* Exercise directions
Lay out the lines of the records below as a JSON list of strings, one string per line, starting with the line containing "Which is closest" and continuing through the line containing "(561,209), (144,167), (317,265)". Leave out blank lines.

* Data shown
######

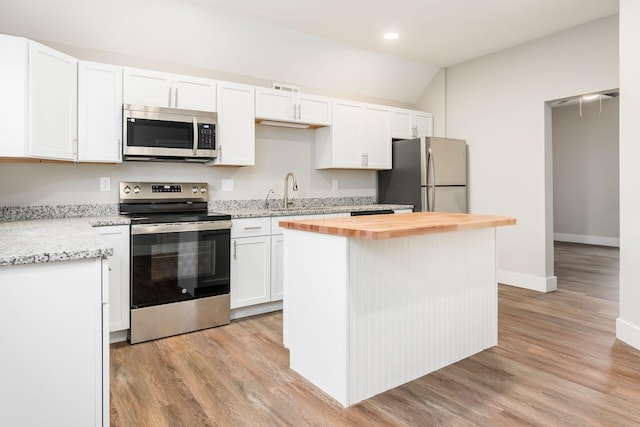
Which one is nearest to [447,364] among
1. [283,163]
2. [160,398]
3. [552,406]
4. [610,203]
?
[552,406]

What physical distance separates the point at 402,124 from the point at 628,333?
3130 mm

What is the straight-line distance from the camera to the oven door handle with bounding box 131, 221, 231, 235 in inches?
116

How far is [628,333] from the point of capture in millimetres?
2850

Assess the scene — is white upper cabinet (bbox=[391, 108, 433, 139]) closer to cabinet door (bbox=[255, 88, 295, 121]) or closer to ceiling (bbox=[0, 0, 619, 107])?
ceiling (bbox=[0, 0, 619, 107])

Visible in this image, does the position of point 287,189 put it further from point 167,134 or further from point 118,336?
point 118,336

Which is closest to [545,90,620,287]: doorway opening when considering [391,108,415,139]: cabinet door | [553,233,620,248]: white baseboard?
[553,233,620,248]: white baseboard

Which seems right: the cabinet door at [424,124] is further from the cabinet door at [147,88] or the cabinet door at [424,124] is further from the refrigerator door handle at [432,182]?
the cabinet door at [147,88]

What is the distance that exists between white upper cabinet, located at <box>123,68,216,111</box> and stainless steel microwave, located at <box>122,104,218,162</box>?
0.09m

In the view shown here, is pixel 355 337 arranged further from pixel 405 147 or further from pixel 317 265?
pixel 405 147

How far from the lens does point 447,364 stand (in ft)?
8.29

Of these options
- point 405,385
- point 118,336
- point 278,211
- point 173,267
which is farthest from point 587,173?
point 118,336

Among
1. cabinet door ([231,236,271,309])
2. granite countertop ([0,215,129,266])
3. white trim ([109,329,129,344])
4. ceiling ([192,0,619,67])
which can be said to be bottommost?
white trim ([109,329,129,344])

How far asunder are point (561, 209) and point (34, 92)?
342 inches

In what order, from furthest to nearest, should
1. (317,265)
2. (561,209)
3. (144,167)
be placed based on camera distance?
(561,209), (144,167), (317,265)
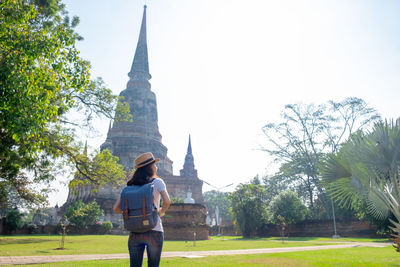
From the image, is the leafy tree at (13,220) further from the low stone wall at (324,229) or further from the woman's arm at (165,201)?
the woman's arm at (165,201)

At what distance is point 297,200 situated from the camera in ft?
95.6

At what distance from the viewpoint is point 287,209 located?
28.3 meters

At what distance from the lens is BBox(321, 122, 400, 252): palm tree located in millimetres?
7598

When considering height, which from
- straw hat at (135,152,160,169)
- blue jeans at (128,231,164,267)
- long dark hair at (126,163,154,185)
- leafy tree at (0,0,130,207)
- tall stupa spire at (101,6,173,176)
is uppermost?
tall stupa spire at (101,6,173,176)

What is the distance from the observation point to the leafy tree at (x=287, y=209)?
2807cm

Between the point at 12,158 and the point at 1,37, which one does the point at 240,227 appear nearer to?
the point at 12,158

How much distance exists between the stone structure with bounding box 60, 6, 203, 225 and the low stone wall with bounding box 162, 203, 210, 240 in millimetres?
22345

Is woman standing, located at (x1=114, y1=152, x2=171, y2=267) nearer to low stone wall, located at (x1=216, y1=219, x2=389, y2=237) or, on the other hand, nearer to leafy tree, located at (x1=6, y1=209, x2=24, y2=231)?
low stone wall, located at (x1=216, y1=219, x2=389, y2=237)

######

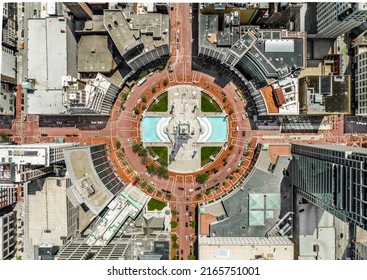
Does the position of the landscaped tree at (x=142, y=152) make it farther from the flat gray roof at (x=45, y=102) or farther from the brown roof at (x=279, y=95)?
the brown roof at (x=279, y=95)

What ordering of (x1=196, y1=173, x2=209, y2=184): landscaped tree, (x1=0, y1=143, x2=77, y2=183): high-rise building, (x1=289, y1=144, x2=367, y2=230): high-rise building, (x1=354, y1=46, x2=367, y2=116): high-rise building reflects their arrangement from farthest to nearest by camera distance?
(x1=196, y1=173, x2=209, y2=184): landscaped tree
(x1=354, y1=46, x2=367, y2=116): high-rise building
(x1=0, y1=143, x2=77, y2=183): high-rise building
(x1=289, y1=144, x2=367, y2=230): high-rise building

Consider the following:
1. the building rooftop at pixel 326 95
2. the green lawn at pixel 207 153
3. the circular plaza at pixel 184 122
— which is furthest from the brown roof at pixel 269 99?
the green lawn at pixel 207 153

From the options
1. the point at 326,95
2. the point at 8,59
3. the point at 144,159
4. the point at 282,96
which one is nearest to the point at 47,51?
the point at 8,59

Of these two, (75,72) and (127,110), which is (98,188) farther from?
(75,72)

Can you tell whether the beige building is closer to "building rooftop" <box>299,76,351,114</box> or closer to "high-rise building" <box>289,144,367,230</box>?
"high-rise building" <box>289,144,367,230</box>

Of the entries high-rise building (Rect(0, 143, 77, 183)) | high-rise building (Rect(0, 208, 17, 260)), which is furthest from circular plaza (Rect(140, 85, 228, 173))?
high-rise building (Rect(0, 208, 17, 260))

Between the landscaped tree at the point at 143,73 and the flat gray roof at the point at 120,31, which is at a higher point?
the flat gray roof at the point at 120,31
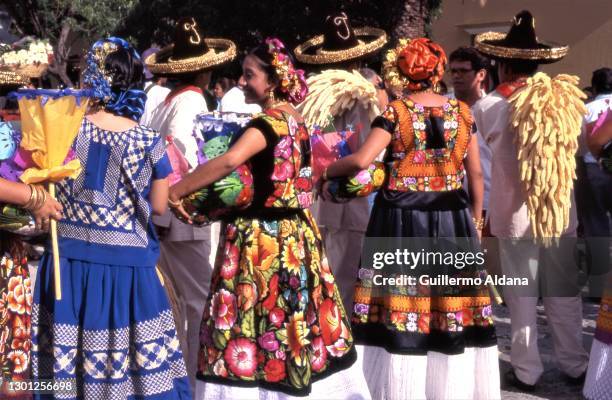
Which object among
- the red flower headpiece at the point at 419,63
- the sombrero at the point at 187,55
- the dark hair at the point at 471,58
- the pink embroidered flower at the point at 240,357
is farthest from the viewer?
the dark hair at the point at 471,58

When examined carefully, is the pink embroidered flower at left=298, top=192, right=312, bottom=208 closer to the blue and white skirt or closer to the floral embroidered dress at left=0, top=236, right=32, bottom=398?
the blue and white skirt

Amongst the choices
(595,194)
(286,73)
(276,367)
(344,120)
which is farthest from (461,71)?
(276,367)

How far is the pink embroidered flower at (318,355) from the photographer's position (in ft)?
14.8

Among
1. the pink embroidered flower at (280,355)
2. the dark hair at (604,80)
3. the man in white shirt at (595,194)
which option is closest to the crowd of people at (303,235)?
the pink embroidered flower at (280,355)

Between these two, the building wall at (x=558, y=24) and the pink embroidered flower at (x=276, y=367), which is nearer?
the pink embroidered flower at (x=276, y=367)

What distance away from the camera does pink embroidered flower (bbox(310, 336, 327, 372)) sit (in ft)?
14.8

######

* Exercise result
[
  "Which is closest to [545,90,620,287]: doorway opening when considering [391,108,415,139]: cabinet door | [553,233,620,248]: white baseboard?",
  "[553,233,620,248]: white baseboard",
  "Which seems right: the cabinet door at [424,124] is further from the cabinet door at [147,88] or the cabinet door at [424,124] is further from the refrigerator door handle at [432,182]?",
  "the cabinet door at [147,88]",
  "What is the distance that exists between white upper cabinet, located at <box>123,68,216,111</box> and stainless steel microwave, located at <box>122,104,218,162</box>?",
  "0.09m",
  "In the view shown here, is pixel 355 337 arranged further from pixel 405 147 or further from pixel 317 265?",
  "pixel 405 147",
  "How far from the lens does point 447,364 stand (in ft)?",
  "8.29",
  "Of these options",
  "- point 405,385",
  "- point 118,336",
  "- point 278,211",
  "- point 173,267",
  "which is farthest from point 587,173?",
  "point 118,336",
  "Among",
  "1. cabinet door ([231,236,271,309])",
  "2. granite countertop ([0,215,129,266])",
  "3. white trim ([109,329,129,344])",
  "4. ceiling ([192,0,619,67])",
  "which can be said to be bottommost?",
  "white trim ([109,329,129,344])",
  "How far asunder are point (561, 209) and point (34, 92)?",
  "342 inches",
  "In what order, from furthest to nearest, should",
  "1. (317,265)",
  "2. (561,209)",
  "3. (144,167)",
  "be placed based on camera distance?",
  "(561,209), (144,167), (317,265)"
]